### Exercise description:
Return each line of the data that contains the word "image", copied in full.

### Task material:
----------------------------------------

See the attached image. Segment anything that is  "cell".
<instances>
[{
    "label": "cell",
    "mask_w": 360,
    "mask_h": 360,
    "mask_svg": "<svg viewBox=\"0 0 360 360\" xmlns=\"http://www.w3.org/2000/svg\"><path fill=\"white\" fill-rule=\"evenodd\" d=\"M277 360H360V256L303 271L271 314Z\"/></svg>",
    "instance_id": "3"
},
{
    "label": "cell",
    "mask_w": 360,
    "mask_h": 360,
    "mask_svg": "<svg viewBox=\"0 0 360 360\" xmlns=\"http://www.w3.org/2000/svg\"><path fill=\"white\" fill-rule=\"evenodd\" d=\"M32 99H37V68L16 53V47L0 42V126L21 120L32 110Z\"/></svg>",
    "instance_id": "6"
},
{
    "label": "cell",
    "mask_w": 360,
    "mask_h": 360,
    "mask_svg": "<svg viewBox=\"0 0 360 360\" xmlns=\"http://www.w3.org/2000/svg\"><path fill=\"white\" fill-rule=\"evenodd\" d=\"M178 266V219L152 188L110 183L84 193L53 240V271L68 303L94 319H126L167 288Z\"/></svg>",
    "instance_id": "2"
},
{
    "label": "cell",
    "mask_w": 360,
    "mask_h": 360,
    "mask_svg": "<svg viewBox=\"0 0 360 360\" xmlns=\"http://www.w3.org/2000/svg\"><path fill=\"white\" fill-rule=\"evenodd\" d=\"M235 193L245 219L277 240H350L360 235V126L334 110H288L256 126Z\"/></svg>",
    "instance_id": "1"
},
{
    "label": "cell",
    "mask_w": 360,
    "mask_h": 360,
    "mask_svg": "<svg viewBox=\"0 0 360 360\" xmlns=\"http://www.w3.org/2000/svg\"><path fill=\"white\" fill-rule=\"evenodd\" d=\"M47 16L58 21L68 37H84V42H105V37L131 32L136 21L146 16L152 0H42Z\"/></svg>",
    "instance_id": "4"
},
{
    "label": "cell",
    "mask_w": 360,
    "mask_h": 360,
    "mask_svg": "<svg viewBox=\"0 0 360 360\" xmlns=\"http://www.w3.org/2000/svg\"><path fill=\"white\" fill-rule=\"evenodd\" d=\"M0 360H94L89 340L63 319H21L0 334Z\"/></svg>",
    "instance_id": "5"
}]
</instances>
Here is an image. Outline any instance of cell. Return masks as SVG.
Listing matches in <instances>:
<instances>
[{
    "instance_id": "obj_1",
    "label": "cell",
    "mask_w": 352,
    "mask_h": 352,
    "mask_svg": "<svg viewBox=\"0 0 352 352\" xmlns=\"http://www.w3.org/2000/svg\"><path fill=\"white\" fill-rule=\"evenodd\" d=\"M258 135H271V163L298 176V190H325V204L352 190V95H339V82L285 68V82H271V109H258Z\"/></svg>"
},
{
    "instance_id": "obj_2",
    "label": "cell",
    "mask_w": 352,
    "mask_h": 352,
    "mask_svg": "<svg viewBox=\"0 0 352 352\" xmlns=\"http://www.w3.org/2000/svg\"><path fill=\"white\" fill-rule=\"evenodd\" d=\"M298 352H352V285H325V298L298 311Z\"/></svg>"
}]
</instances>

----------------------------------------

### The completed task:
See the attached image. Segment anything that is  "cell".
Here is an image. Outline any instance of cell. Return masks as SVG.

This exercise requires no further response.